Find all lines in the records that include the word "genus", and copy them out.
_ _ _ _ _ _ _
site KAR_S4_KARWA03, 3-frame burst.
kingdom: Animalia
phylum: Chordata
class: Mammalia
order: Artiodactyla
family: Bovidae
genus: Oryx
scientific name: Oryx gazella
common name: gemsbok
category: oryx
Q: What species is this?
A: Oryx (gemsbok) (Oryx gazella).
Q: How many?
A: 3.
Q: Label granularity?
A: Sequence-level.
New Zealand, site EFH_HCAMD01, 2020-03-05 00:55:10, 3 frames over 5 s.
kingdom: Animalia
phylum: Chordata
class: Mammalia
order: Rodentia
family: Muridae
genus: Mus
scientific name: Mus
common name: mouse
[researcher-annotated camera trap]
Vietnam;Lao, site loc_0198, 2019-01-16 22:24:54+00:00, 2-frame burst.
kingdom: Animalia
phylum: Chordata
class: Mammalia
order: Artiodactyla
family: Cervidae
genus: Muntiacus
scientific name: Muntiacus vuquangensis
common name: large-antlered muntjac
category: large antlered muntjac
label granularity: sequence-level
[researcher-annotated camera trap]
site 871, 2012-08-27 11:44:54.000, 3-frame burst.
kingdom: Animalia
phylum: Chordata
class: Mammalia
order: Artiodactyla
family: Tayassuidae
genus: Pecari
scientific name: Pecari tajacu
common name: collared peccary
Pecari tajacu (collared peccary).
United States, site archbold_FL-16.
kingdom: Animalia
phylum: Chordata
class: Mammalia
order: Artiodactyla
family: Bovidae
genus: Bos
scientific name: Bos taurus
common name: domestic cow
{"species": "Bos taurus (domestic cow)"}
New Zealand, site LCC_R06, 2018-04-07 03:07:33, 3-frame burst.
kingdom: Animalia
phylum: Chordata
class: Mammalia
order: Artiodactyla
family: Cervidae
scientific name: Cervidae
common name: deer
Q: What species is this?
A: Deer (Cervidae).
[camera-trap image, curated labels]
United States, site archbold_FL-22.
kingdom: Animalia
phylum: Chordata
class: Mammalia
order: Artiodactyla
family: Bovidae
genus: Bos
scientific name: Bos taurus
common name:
_ _ _ _ _ _ _
(Answer space):
genus: Oryx
genus: Mus
genus: Muntiacus
genus: Pecari
genus: Bos
genus: Bos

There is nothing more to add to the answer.